Efficient Power Conversion has introduced the EPC91121, a three-phase BLDC motor drive evaluation board built around its seventh-generation EPC2366 40 V eGaN power transistor, aimed at rapid prototyping for drones, robotics, industrial automation, power tools, and other compact electromechanical systems.
The board measures 79 mm x 80 mm and is designed for 24 V-class battery systems, with an input range of 18 V to 30 V. EPC says it can deliver up to 70 A peak, or 50 ARMS, and integrates the major building blocks needed for a motor inverter, including gate drivers, housekeeping power supplies, voltage and temperature monitoring, and current sensing.
On the measurement side, the board supports high-bandwidth current sensing on all three phases up to ±125 A, along with phase and DC-bus voltage sensing for motor-control techniques such as field-oriented control and space-vector PWM. It also includes shaft encoder and Hall-sensor interfaces, plus multiple test points for easier debugging and system integration.

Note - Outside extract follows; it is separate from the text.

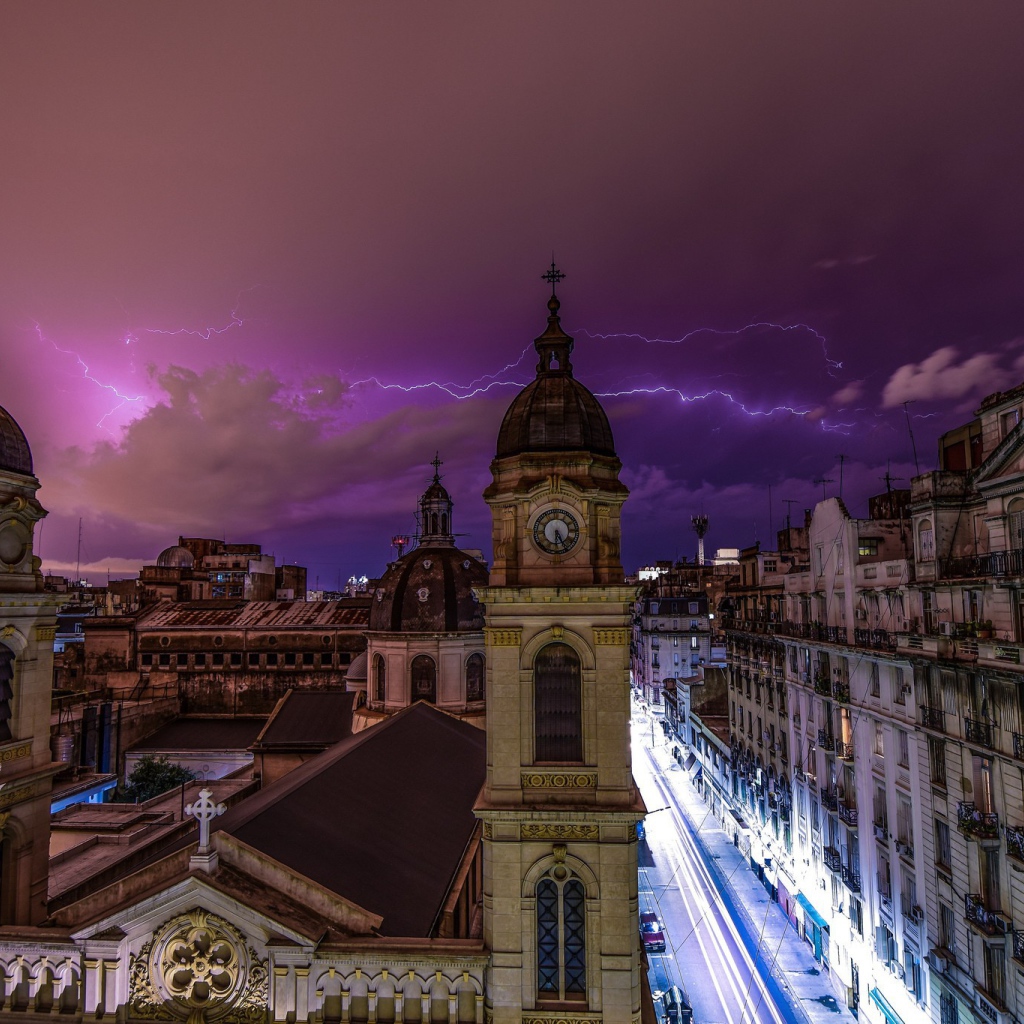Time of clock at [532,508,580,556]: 6:25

At the heart of the platform is the EPC2366 Gen 7 eGaN FET, which EPC says has an on-resistance of 0.84 mΩ. The company says the EPC91121 supports PWM switching frequencies up to 150 kHz—well above typical silicon-based motor drives—helping reduce magnetic size and improve dynamic response. EPC also says the board’s layout keeps dv/dt below 10 V/ns to reduce distortion, acoustic noise, torque ripple, and EMC headaches.